Unofficial trade between the two is, however, far larger, estimated at $2 billion, but routed through middlemen in Dubai and Singapore who earn fat profits out of the unwillingness of the two neighbours to even talk business with each other.

Ficci’s additional secretary-general Krishan Kalra said: “We estimate trade between us could double to $4 billion in a short span of time, if the wrong signals are forgotten and right signals made.” Wrong signals include Pakistan refusing till date to grant India the most favoured nation status, a move which would reduce taxes and quotas on Indian exports to levels similar to those for other member states of the WTO, and India’s stinginess in granting visas to Pakistani businessmen.

Both sides admit they are losing money from their unwillingness to hold talks. For instance, Pakistan is the third largest importer of tea but hardly any of it is bought from its neighbour, the world’s biggest tea producer.

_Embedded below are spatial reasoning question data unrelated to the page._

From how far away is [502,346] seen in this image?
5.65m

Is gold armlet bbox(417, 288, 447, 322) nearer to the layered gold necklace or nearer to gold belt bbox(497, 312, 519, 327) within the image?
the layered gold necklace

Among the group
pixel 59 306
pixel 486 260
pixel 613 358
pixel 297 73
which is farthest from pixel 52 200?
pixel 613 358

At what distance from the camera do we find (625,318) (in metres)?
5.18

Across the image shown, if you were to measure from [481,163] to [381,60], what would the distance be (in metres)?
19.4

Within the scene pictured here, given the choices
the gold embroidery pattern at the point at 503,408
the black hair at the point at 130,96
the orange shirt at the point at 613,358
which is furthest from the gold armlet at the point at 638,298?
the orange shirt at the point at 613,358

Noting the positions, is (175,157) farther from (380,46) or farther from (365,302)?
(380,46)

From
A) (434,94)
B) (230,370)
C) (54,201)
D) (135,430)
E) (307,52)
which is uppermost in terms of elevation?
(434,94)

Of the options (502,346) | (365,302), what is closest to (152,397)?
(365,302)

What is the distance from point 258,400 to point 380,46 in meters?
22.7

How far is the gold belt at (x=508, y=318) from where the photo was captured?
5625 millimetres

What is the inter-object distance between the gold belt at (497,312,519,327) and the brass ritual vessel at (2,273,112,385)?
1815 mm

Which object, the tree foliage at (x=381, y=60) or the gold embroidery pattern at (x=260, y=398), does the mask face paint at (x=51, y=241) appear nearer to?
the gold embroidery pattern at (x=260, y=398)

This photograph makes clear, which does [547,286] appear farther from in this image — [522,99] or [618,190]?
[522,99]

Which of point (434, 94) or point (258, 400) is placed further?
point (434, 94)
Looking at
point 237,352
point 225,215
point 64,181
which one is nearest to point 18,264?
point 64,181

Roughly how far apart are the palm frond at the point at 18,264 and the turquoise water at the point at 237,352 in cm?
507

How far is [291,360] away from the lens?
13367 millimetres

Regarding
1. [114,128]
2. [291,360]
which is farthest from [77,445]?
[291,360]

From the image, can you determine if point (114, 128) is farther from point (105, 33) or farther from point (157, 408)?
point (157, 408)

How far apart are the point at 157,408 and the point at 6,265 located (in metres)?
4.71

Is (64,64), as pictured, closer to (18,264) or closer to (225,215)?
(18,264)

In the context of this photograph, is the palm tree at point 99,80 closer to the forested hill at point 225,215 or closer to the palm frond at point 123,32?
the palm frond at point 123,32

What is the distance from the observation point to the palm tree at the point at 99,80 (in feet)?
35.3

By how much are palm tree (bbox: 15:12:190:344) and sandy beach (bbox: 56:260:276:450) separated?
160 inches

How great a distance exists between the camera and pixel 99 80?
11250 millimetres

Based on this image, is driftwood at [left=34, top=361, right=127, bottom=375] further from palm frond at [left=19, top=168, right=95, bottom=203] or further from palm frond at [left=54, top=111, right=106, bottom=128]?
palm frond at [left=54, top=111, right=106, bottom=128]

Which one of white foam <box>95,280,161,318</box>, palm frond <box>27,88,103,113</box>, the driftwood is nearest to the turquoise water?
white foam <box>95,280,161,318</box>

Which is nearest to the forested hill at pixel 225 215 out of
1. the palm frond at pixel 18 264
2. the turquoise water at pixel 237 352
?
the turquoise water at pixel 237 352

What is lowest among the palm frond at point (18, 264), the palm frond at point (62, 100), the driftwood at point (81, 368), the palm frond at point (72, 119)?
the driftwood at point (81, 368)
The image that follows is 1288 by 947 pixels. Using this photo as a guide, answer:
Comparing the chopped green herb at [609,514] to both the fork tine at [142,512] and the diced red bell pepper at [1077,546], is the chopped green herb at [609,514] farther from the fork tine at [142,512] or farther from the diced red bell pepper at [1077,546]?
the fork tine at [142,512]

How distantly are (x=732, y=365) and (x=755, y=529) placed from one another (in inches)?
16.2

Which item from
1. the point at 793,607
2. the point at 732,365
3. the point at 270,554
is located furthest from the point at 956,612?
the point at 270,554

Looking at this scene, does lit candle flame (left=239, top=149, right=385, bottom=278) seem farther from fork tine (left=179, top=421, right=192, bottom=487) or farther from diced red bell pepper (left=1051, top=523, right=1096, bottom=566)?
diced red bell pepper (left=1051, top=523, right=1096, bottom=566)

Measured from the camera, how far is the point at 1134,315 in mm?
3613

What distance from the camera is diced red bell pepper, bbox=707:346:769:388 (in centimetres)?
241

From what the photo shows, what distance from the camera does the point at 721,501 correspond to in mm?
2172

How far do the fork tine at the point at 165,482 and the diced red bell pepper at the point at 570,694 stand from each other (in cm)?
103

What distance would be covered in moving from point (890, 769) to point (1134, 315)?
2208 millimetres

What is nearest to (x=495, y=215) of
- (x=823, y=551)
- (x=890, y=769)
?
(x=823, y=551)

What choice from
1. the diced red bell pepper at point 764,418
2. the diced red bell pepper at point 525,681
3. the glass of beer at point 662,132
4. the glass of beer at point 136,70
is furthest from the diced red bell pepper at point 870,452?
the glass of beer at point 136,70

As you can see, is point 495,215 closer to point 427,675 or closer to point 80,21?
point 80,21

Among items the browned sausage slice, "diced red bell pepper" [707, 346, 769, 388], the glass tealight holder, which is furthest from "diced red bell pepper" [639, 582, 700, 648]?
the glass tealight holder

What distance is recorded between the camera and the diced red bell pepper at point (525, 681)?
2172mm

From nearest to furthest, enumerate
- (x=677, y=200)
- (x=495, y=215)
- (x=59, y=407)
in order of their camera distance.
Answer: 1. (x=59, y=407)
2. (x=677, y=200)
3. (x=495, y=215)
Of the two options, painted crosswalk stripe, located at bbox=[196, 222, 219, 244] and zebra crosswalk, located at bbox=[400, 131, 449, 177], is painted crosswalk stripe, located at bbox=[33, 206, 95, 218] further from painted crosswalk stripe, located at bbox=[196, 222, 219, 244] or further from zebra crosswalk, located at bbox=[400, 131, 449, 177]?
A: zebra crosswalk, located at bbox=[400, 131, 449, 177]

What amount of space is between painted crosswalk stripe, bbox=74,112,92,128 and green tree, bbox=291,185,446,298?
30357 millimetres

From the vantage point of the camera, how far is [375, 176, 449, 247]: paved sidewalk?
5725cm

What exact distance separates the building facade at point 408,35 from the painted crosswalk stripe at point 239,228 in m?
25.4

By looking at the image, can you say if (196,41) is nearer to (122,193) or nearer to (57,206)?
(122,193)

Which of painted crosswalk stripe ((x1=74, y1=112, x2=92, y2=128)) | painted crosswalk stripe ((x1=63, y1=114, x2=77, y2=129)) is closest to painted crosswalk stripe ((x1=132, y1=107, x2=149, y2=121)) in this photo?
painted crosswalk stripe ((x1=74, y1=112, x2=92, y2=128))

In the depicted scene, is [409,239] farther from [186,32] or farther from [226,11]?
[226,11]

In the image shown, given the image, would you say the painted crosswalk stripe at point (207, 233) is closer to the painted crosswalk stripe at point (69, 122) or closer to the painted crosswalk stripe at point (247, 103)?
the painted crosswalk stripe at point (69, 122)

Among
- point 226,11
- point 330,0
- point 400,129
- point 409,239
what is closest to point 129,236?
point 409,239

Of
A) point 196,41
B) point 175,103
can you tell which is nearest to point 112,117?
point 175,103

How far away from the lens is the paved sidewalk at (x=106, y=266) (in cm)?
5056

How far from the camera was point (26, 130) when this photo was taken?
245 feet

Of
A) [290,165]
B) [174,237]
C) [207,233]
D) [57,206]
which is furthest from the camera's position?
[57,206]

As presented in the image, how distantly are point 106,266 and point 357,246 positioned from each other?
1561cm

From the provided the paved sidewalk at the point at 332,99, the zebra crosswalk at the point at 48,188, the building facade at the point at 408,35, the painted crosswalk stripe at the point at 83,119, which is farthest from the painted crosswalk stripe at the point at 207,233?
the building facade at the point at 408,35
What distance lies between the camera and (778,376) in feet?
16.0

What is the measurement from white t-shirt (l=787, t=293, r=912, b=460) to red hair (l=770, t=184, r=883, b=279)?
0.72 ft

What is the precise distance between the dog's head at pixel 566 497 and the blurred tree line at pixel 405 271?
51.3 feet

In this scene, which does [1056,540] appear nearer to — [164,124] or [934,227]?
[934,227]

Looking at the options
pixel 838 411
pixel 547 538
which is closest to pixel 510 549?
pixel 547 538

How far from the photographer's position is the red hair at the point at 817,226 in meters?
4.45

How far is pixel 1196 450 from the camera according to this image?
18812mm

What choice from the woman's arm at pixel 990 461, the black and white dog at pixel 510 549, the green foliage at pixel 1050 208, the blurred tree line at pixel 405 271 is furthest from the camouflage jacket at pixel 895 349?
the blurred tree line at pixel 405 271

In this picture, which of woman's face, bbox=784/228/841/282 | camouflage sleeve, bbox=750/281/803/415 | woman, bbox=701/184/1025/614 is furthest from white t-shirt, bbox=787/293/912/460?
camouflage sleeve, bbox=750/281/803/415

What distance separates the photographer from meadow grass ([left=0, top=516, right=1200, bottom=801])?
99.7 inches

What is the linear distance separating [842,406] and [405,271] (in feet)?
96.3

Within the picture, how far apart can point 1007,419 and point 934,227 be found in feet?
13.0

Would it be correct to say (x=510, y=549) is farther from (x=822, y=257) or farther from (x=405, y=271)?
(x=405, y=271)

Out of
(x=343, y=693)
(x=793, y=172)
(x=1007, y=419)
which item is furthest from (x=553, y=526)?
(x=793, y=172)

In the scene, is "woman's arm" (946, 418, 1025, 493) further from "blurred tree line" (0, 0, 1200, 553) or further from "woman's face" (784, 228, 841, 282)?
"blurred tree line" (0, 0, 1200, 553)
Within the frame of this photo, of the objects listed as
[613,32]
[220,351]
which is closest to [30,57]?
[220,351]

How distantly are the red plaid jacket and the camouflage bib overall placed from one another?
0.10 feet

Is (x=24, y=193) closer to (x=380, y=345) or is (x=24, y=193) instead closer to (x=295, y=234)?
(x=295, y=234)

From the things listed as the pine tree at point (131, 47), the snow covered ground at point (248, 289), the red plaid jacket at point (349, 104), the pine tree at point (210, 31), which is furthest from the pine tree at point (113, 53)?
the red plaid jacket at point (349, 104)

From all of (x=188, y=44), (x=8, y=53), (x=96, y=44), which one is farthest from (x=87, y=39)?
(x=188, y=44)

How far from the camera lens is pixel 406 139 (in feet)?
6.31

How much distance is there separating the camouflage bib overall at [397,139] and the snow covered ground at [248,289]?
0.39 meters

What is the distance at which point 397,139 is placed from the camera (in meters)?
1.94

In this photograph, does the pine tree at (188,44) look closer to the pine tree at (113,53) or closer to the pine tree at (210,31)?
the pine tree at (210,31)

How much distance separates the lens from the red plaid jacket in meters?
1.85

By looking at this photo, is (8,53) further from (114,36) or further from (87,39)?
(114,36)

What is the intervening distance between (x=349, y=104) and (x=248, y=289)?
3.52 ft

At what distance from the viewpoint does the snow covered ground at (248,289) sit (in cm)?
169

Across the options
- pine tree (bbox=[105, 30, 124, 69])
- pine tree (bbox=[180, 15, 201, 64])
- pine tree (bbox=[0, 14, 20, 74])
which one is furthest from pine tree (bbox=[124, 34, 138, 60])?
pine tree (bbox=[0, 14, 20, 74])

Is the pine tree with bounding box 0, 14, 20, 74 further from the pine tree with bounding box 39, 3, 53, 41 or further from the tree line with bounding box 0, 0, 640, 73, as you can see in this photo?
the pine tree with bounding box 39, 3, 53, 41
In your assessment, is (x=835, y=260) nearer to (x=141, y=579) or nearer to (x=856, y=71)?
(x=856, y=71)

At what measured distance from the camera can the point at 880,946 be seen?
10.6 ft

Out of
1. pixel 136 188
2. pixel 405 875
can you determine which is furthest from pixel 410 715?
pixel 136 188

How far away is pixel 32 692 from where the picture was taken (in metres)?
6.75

Instead, Pakistan looks to the east African state of Kenya for nearly 60 per cent of its tea imports and for the rest, to Bangladesh and Sri Lanka.

The Indian tea industry is eagerly eyeing the future of Indo-Pak trade talks as it has a surplus to sell while Pakistan, which buys between 110 and 120 million tonnes of tea a year, needs cheaper suppliers.

The pharma and automobile industries also see great opportunities as price differentials between the two markets are immense. A Suzuki 800 mini-car costs 20 per cent more in Pakistan and antacid tablet Zinetac costs 10 times more.

“Our traders are on the look-out — if more land routes could be opened up and problems with visas sorted out,” said Mir Wali Muhammad Badini, a senator in the Pakistan Parliament and president of the Quetta Chamber of Commerce.